Articles in this document:
Producers urged to speak out
Sending a Clear Signal to Animal Activists
Producers urged to speak out
Dairy, meat and poultry producers are urged to form food industry "force" before activists distort even more benefits of modern production practices.
By ROD SMITH
FEEDSTUFFS
March 26, 2007
FOOD producers who produce dairy, meat and poultry are facing a significant threat from animal activists opposed not only to certain production practices but to farm and food animal production, and although producers "are not losing, we are barely keeping up," according to Steve Kopperud.
Furthermore, he said if livestock and poultry producers continue on their current path, "we will lose, and it won't be a quiet death. A lot of you in this room won't be growing hogs."
This was the matter-of-fact, sober message Kopperud brought to pork producers at the National Pork Forum earlier this month -- a message that could have been brought to any meeting of producers or to any meeting of the segments of the food system.
Kopperud, senior vice president at Policy Directions Inc. in Washington, D.C., a food producer advocacy firm, noted that producers were challenged by animal activists in the 1980s and '90s but succeeded in putting aside attacks then because animal activism was a fractured, leaderless movement of some 150 groups.
Today, it has coalesced into a movement with direction and very well-funded strategies, he said, pointing specifically to People for the Ethical Treatment of Animals (PETA) and the Humane Society of the United States (HSUS), and while PETA "does outrageous stuff," HSUS "is the real threat."
He said, "HSUS represents itself as a benign protector of cats and dogs that comes in behind PETA and says, 'We're not the crazies.
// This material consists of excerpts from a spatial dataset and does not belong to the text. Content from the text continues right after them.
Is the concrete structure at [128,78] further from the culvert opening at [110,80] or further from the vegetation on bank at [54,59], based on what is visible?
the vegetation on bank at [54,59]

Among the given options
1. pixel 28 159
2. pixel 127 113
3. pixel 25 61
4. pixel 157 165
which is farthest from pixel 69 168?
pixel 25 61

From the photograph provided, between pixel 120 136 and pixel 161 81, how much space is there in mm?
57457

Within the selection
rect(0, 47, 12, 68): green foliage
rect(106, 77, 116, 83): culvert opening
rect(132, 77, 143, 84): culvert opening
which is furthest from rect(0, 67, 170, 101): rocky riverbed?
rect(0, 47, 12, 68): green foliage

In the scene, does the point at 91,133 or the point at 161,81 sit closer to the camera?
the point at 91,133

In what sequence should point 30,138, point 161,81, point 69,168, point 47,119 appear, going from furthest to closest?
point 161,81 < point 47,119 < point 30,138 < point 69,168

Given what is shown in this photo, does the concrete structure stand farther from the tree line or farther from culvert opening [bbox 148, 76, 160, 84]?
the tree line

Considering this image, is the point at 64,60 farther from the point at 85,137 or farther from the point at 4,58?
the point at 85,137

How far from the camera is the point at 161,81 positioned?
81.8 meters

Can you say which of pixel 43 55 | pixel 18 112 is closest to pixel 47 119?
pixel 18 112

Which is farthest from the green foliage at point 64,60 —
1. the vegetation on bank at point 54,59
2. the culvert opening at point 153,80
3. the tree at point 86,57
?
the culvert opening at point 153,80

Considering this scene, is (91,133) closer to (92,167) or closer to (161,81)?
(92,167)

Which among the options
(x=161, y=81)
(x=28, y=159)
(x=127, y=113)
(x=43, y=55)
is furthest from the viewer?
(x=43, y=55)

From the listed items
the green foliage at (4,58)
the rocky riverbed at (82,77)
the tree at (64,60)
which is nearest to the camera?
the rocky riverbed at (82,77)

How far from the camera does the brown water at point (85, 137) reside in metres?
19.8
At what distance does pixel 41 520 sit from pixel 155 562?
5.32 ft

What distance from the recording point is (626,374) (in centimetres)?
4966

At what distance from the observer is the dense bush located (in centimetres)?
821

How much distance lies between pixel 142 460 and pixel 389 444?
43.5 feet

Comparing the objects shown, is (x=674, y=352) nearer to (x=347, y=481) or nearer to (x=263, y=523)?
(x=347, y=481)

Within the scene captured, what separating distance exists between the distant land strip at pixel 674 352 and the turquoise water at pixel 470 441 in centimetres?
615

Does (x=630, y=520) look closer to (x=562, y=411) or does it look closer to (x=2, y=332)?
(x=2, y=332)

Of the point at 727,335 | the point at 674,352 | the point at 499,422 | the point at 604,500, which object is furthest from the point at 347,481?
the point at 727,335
We're the moderates.'"
However, the group's actions speak differently, he said, recalling how HSUS launched an anti-food animal production campaign in the early 1990s that has accelerated under new chief executive officer and president Wayne Pacelle, who has rapidly transformed HSUS into "the National Rifle Assn. of animal rights." The comparison is important, he said, because the rifle association is generally considered the most effective political action group in Washington.
He reported that HSUS has established a "C-4" group to do unlimited lobbying. (C-4s can lobby because they are not tax exempt, which means HSUS, with a budget that exceeds $125 million, now has a lobbying arm while not losing its own tax-exempt status.)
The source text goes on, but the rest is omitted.